CAUS is a student-driven organization that provides a unified voice for the province's three universities.

"It was formed in 1986 when the individual student unions recognized that they would represent their students better united than they would individually," said CAUS staff member Duncan Wojtaszek.

Last year, the SU spent $27,660 on a CAUS membership fee. The cost varies year-to-year based on the number of full time students at the institution. Despite the cost, Wojtaszek feels the organization is effective.

"CAUS was at the forefront of calling for changes to affordability and accessibility in Alberta," Wojtaszek said. "We were the group calling for tuition freezes in 2004. We were a group who was calling for increased investment by the province and Advanced Education for the past three years and while we still feel there [are] significant challenges in the system, certainly we've been effective in altering the system in government policy."

As chair, Selnes will be the official representative for CAUS, attending meetings, doing any formal letter-writing and media interviews on behalf of the organization. Wojtaszek is the only full time staff member and focuses on policy research and development. Selnes agreed that the CAUS membership is well worth the cost to students.

"The big reason why CAUS is effective is because when I speak as CAUS chair, I speak on behalf of over 60,000 university students in Alberta," said Selnes. "It's important that we have a united voice for students across the province because at times there can be differences in the way students in Edmonton, Calgary and Lethbridge think, so it gives us a venue to actually come together and present a united opinion on any issue, as well as lobby the government together. The worst thing that could happen is if somebody in Edmonton is going to the provincial government and saying one thing, where as somebody in Calgary is saying another thing and somebody in Lethbridge is saying another thing. The government will not respect students' opinions as much as if we can actually have a unified voice."

In the past, there has been speculation that a leadership role in a lobby group--provincial or federal--has often led to too much time away from home campus issues.

"I'd like to say it will add to my role as VP external here," said Selnes. "Post-secondary education falls under provincial jurisdiction, and so any direct funding that comes for post-secondary education will happen through the provincial government. I figured having a strong voice from the University of Calgary dealing with the minister of Advanced Education on any decisions that are made actually makes my role stronger here as the VP external. It will be a significant time commitment, but it's one that I've planned for and prepared for."

Like the Students' Unions executives CAUS represents, both the leaders and the goals change annually. While still early in the year, Selnes said they have already set three main strategic goals.

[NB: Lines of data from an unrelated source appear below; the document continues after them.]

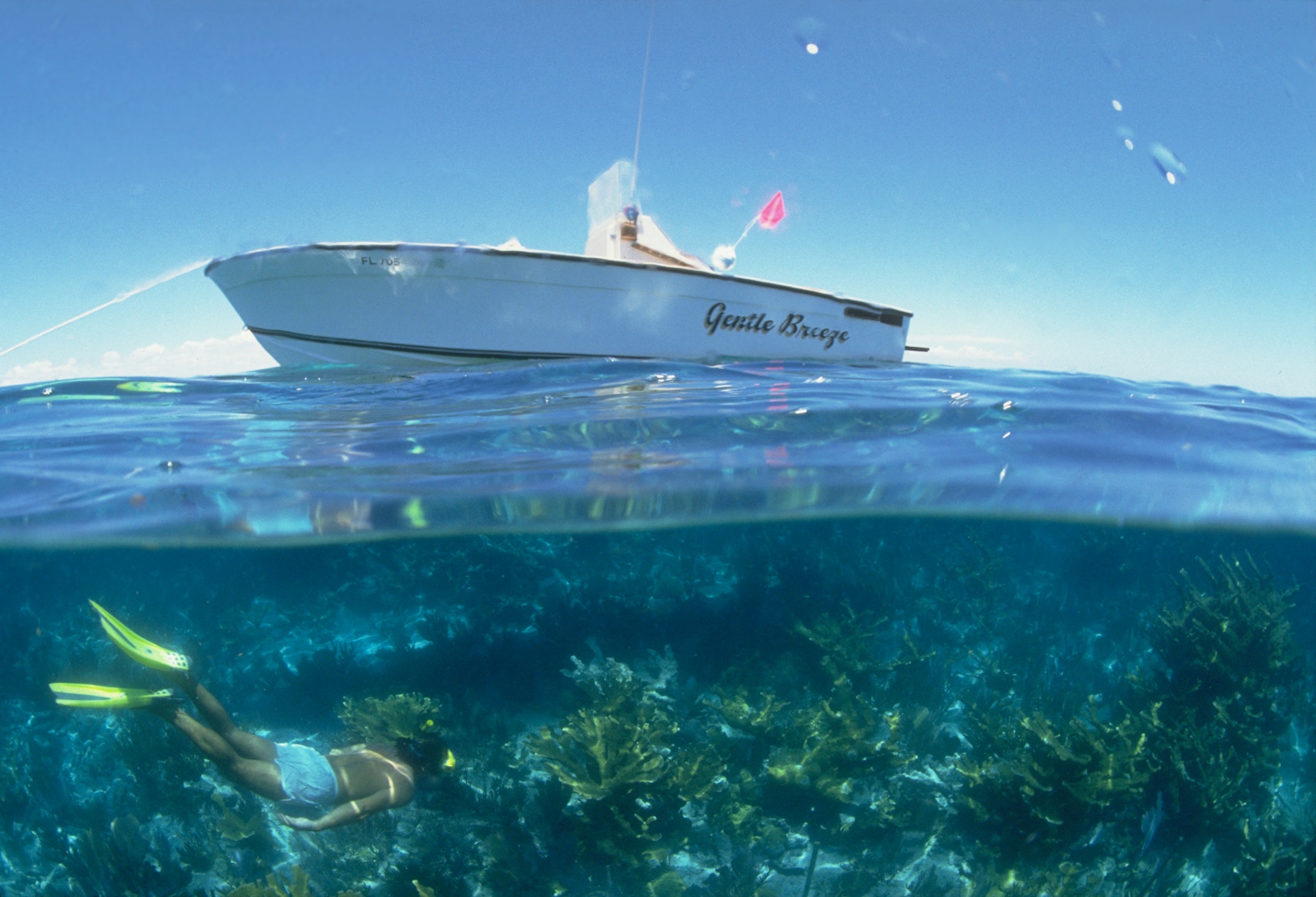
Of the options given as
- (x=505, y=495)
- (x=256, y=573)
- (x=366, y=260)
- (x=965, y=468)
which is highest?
(x=366, y=260)

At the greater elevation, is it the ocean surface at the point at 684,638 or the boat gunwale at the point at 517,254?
the boat gunwale at the point at 517,254

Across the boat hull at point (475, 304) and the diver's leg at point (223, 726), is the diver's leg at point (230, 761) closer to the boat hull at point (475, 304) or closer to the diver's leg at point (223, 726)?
the diver's leg at point (223, 726)

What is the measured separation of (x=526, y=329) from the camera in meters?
9.73

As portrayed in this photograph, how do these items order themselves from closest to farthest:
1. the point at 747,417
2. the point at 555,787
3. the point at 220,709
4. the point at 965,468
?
the point at 555,787 → the point at 220,709 → the point at 965,468 → the point at 747,417

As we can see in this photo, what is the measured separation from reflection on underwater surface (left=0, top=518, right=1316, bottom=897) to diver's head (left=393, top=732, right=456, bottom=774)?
0.13m

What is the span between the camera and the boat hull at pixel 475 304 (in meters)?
9.33

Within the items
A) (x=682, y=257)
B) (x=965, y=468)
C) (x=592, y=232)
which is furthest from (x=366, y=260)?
A: (x=965, y=468)

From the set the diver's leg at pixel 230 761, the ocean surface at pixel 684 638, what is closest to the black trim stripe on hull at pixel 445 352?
the ocean surface at pixel 684 638

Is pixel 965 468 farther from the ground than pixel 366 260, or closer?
closer

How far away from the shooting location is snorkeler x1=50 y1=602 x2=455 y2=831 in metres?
5.34

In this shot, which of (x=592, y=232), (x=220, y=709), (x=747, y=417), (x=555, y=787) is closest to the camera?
(x=555, y=787)

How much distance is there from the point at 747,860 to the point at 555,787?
159 centimetres

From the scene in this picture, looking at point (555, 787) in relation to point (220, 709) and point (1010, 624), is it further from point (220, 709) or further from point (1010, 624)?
point (1010, 624)

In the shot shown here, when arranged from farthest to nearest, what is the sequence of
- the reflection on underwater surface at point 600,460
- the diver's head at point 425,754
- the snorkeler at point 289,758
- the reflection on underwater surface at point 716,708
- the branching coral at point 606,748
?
the reflection on underwater surface at point 600,460 → the diver's head at point 425,754 → the snorkeler at point 289,758 → the reflection on underwater surface at point 716,708 → the branching coral at point 606,748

"We're hoping to develop a strong media campaign to correspond with the election, if it happens," said Selnes. "Even if the election does not happen this year, the framework will be in place to put in a strong media campaign [in the future]. We're hoping to influence the government to take post-secondary seriously and listen to some of our initiatives. We've developed three main priorities for CAUS for the year--which will be bringing tuition back into legislation. We also want to develop more housing for students, and we've decided the best way to do this is to develop more university residences, something that was agreed on by the U of A, U of C and U of L. We've also talked about continuing to ask for reforms in the student loan and finance system, so more funding for students with less debt."